UA cumpre primeira fase do satélite CorkSat
Apresentado à comunidade e posto no ar, a umas escassas dezenas de metros do solo, transmitindo dados para um posto em terra, o inovador CubeSat da Universidade de Aveiro (UA) «cumpriu com sucesso» a primeira fase do seu desenvolvimento. A apresentação aconteceu durante o evento “Satélites na Universidade de Aveiro”, no passado dia 3, que incluiu ainda a inauguração de um «laboratório pioneiro em Portugal» na área da Engenharia Aeroespacial.
«A cortiça tem diversas vantagens: é um material natural e renovável, é um eficaz isolante e é leve, todas estas são vantagens num dispositivo que vai ser colocado em órbita e que chegará, como todos os satélites, ao final da sua vida útil, a certa altura, e será destruído entrado na atmosfera terrestre.
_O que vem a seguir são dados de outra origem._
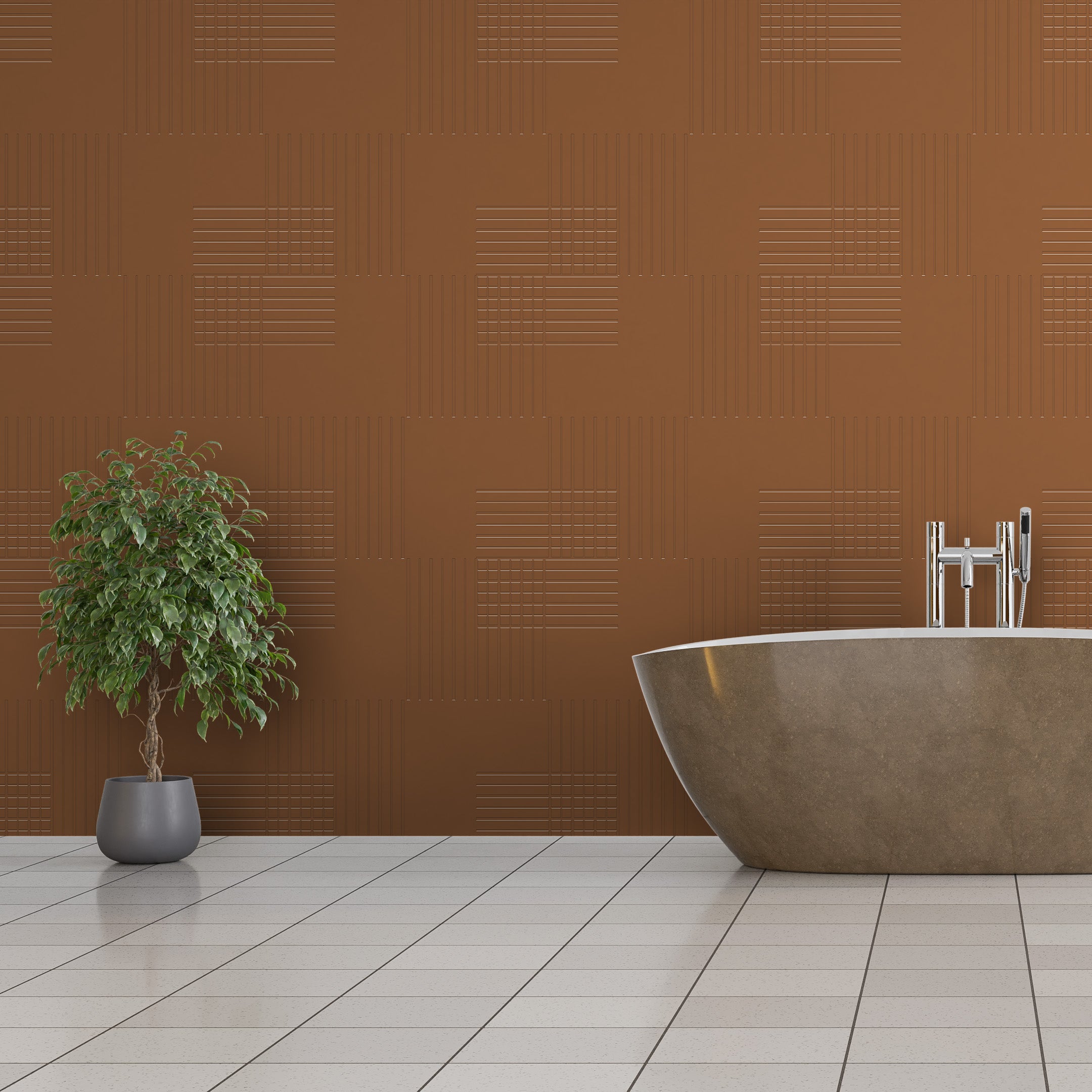 3D Urban Matrix Prime - Paintable Wallpaper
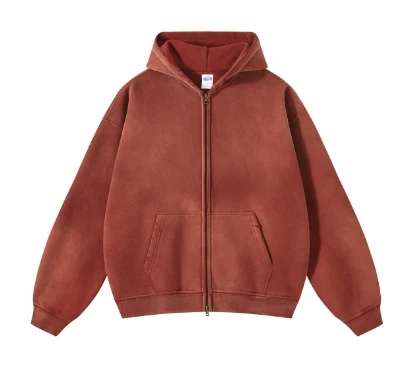 Custom Vintage Cotton Hoodie Men Distressed Washed Oversized Heavyweight Women Plain Color Casual Autumn Fall, hoodie design reference, image 6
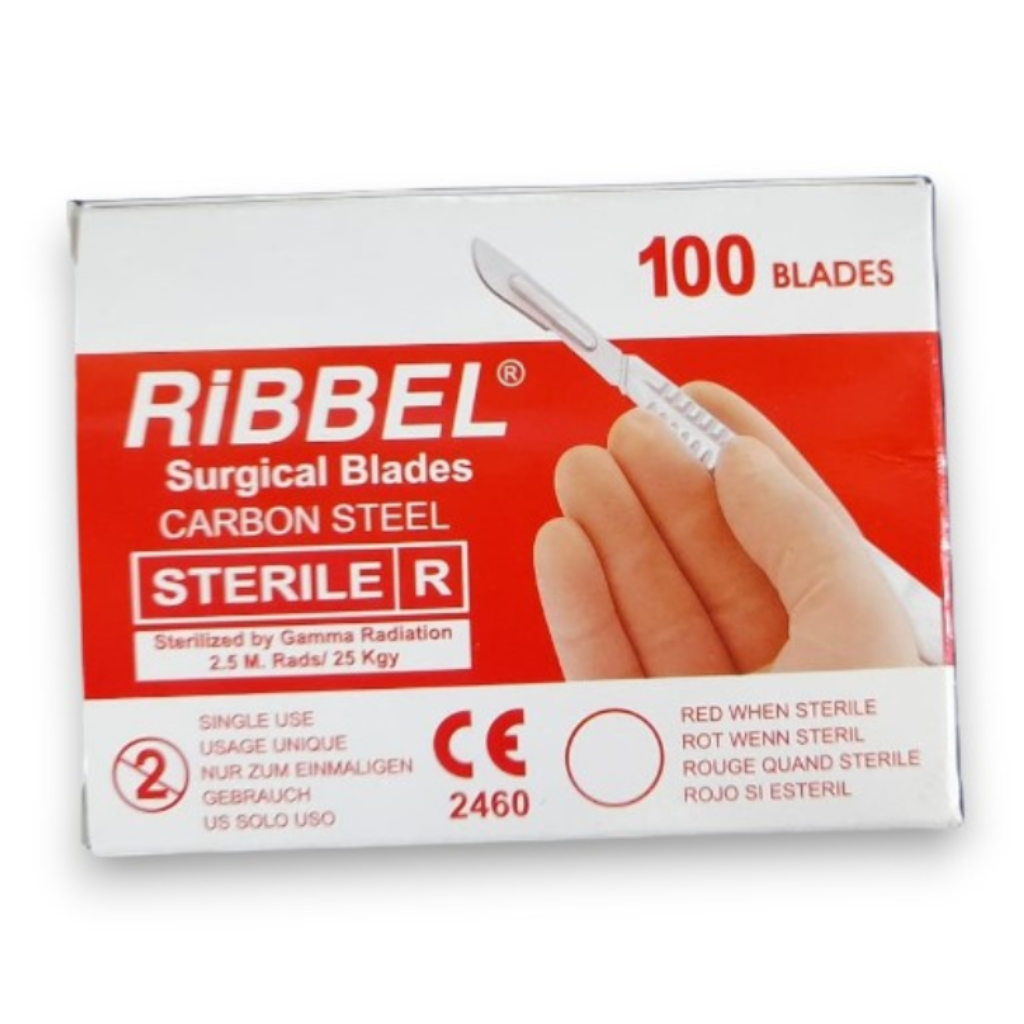 Ribbel Bistüri Ucu Karbon Çelik NO:20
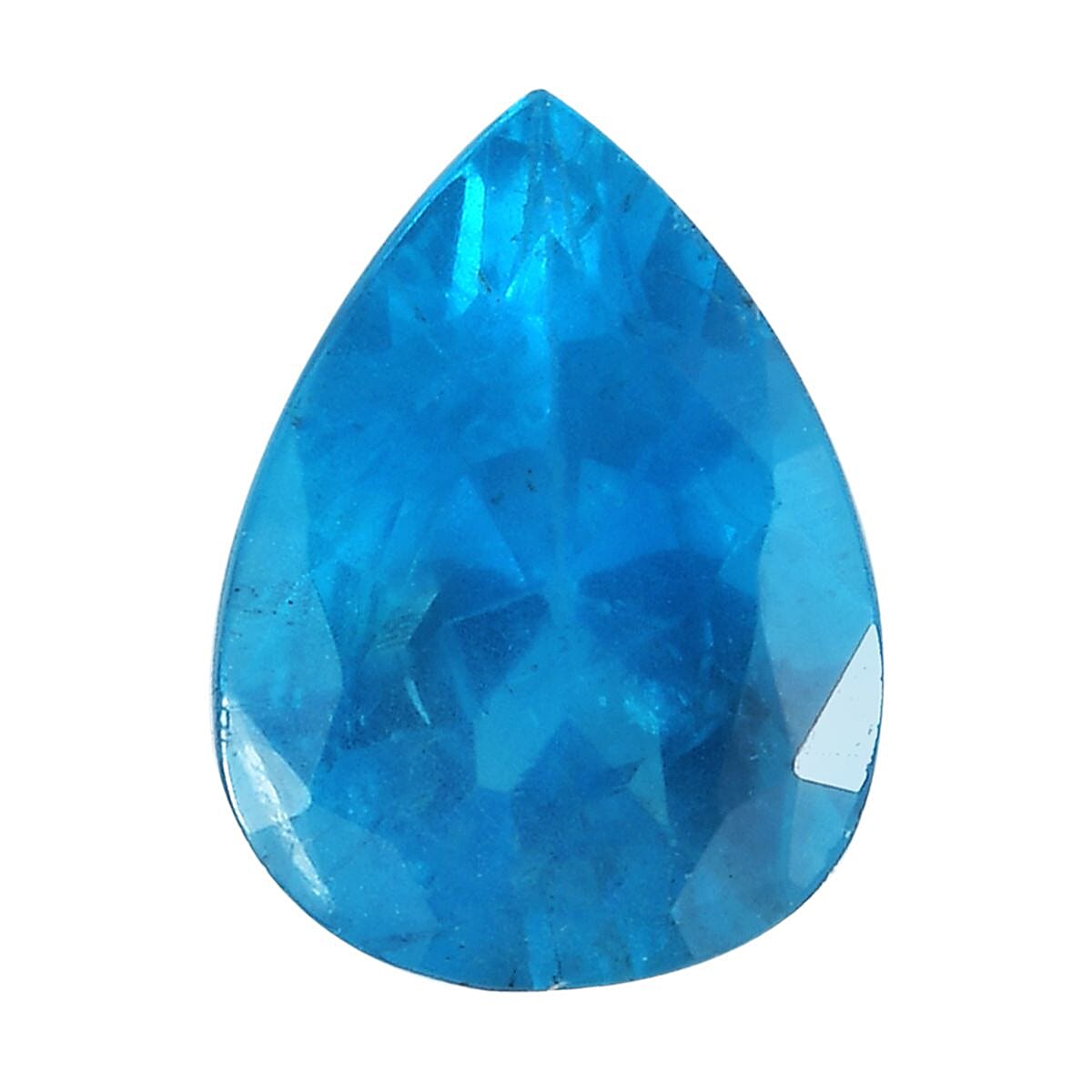 Malgache Neon Apatite (Pear 7x5 mm) 0.60 ctw Loose Gemstone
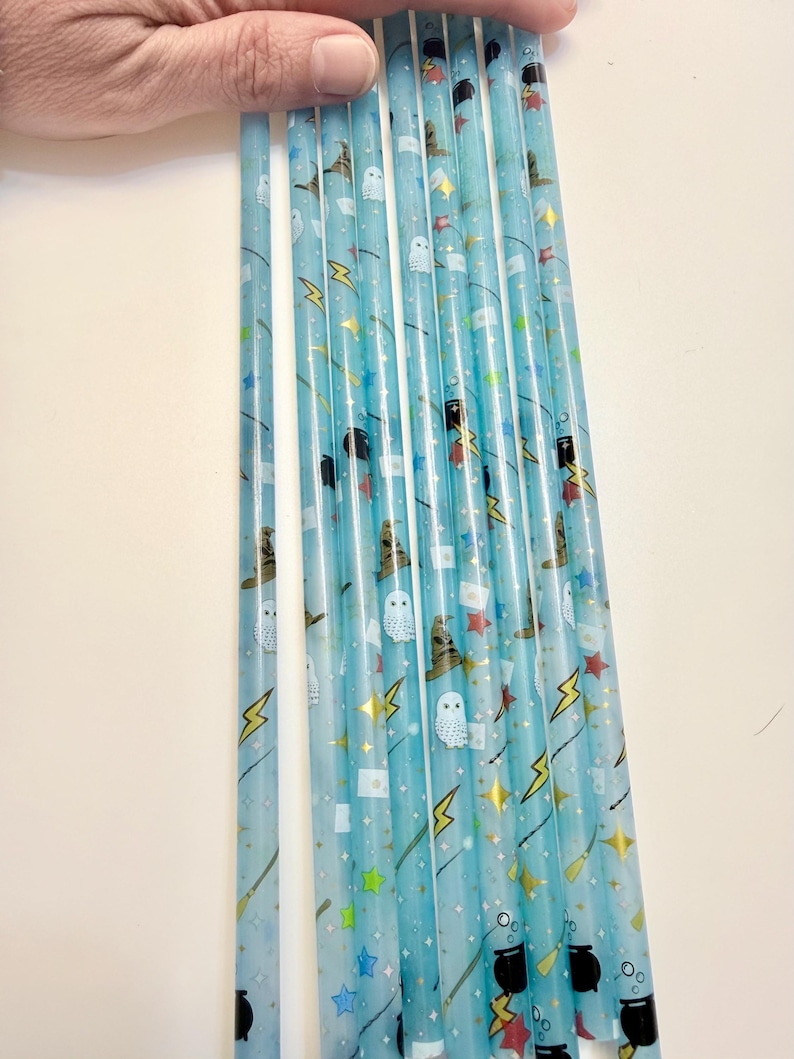 12” Color Changing Wizard Reusable Plastic Straw image 6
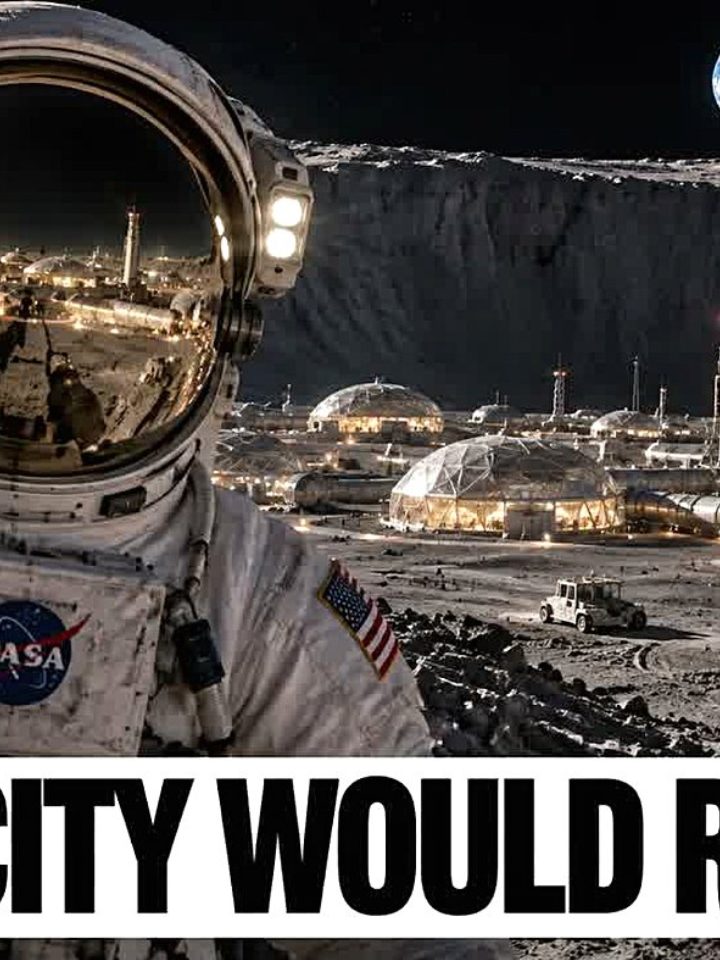 Cidade lunar sem água dura só 100 anos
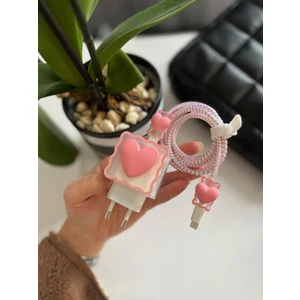 Şarj Başlığı ve Kablo Koruyucu 4'lü Set Iphone Uyumlu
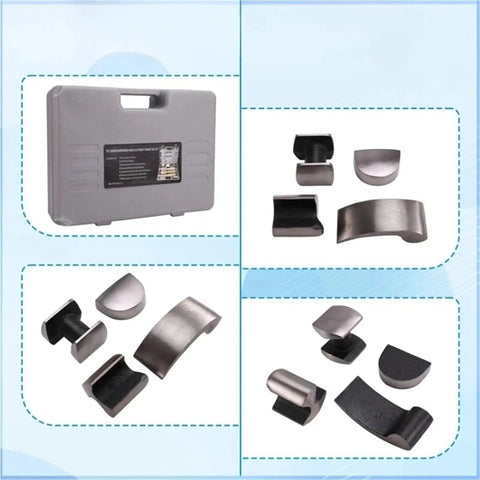 7 Piece Car Sheet Metal Tool Kit For Auto Body Repair And Bodywork with storage case and assorted metal shaping tools displayed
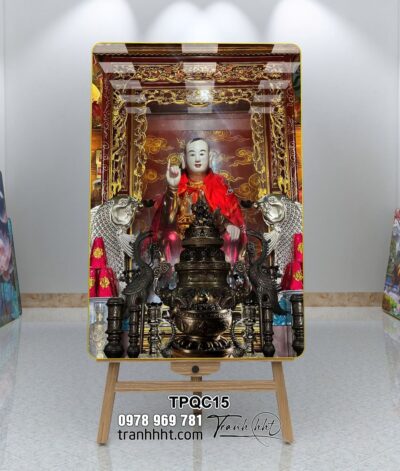 Tranh Tứ Phủ Bà Chúa Xứ TPQC15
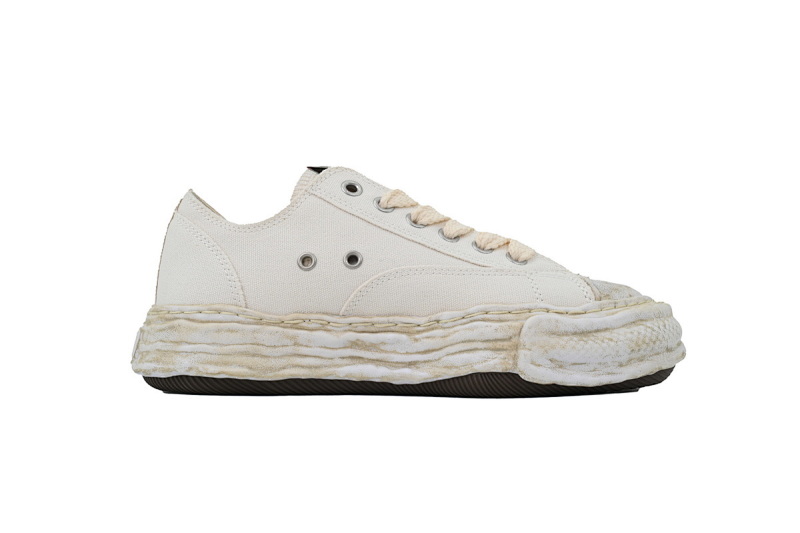 【BA9LC】810帆布米白 三原康裕低帮时尚板 NO.810  MIHARA YASUHIRO Canvas Rice White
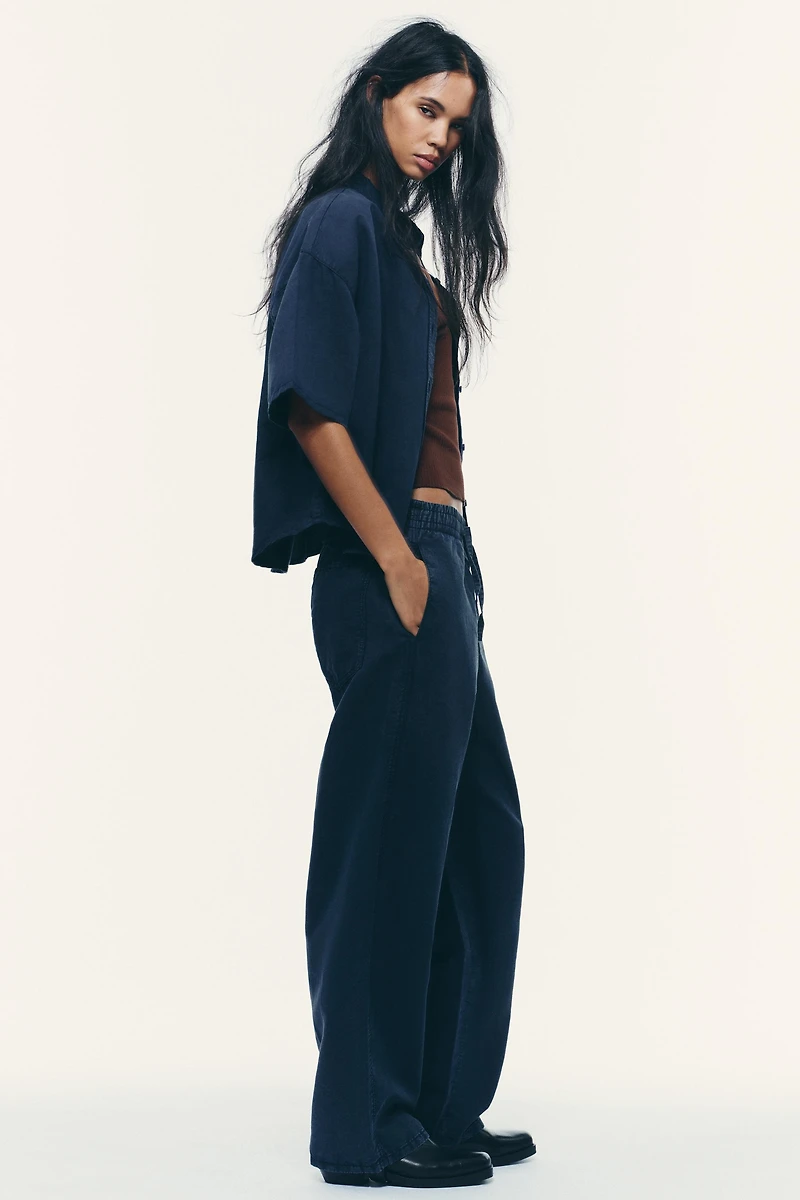 LINEN COTTON SHIRT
A cortiça, por outro lado, tem um especial significado na cultura e na economia de Portugal e da região de Aveiro», lê-se no comunicado pela UA.
Essas vantagens motivaram Nuno Borges de Carvalho, diretor do Departamento de Eletrónica, Telecomunicações e Informática (DETI), e Martinho Oliveira, diretor da Escola Superior Aveiro Norte, a desbravar este «novo caminho» na Engenharia Aeroespacial.
Martinho Oliveira, também investigador na área dos materiais, sublinhou durante o evento o «papel pioneiro e experimental» do novo dispositivo.
«Mas as inovações não são apenas estas», lê-se, «o CorkSat, da tipologia CubeSat, inclui ainda sistemas inovadores de monitorização da degradação da cortiça (em funcionamento quando for lançado) e de monitorização espectral». Por fora é revestido com painéis fotovoltaicos afixados à estrutura cúbica em cortiça.
Projeto depende da
captação de financiamentos
Este é um projeto «multidisciplinar e colaborativo» que resulta do trabalho de uma equipa que já totaliza mais de 50 membros, com financiamento da Agenda PRR New Space Portugal: professores, investigadores e alunos de Engenharias Aeroespacial, de Computadores e Informática, Física, e Mecânica, para além de membros da comunidade da ESAN.
O projeto foi dividido em três fases: a primeira, que se cumpriu no dia 3, com a apresentação pública à comunidade e lançamento acoplado a um drone que elevou o satélite a algumas dezenas de metros. Uma segunda fase que, com apoio de um balão meteorológico, vai elevar o CorkSat a alguns quilómetros de altura e, finalmente, a colocação em órbita terrestre que implica conseguir oportunidade de lançamento, só possível com financiamento extra da ordem das dezenas de milhares de euros.
Para isso, Nuno Borges de Carvalho fala na possibilidade de criar uma parceria alargada com empresas que se disponibilizem para financiar o lançamento, sendo devidamente reconhecidas por esse envolvimento. A tecnologia do CorkSat está patenteada com o apoio da UACOOPERA, a estrutura responsável na UA pela identificação e instrução interna dos processos de proteção de direitos de Propriedade Intelectual.